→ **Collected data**
^^^^^^^^
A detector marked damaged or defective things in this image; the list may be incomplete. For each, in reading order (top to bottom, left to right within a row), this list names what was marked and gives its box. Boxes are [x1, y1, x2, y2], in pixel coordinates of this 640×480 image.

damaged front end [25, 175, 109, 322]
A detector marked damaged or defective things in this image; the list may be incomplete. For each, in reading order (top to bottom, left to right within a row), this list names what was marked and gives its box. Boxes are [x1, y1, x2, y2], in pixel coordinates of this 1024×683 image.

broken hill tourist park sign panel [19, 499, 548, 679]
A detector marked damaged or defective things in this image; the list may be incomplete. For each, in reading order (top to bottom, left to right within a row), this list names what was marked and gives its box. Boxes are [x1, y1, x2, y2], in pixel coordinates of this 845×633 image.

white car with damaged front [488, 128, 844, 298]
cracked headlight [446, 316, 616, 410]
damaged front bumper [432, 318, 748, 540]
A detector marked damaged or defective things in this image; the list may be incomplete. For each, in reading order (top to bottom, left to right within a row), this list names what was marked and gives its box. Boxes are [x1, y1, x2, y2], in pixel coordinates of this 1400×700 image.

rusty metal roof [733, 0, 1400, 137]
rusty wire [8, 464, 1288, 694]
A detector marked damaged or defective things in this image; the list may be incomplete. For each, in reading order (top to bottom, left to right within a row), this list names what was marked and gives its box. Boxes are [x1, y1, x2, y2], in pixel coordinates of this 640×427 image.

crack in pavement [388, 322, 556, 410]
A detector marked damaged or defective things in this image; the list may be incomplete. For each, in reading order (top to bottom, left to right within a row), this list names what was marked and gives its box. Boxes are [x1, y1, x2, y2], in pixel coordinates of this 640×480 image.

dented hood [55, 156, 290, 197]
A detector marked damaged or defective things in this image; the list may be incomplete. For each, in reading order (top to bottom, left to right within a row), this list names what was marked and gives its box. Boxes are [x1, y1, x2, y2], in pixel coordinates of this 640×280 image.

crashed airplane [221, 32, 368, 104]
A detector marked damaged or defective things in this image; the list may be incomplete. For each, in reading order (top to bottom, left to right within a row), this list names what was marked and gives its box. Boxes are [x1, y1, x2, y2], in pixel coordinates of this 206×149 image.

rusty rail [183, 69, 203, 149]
^^^^^^^^
→ **Exercise goal**
Set down nothing but the lines from the one with "this 640×280 image." through the end of the records, keeping each line exactly as written and including both ends.

→ **Output for this task**
A detector marked damaged or defective things in this image; the list may be incomplete. For each, in reading order (top to bottom, left to right within a row), this list names what was marked and gives its box. Boxes are [x1, y1, x2, y2], in pixel coordinates of this 640×280 image.

crashed airplane [221, 32, 368, 104]
A detector marked damaged or defective things in this image; the list may be incomplete. For each, in reading order (top to bottom, left to right within a row), this list names what was marked and gives its box. Boxes are [x1, y1, x2, y2], in pixel coordinates of this 206×149 image.

rusty rail [183, 69, 203, 149]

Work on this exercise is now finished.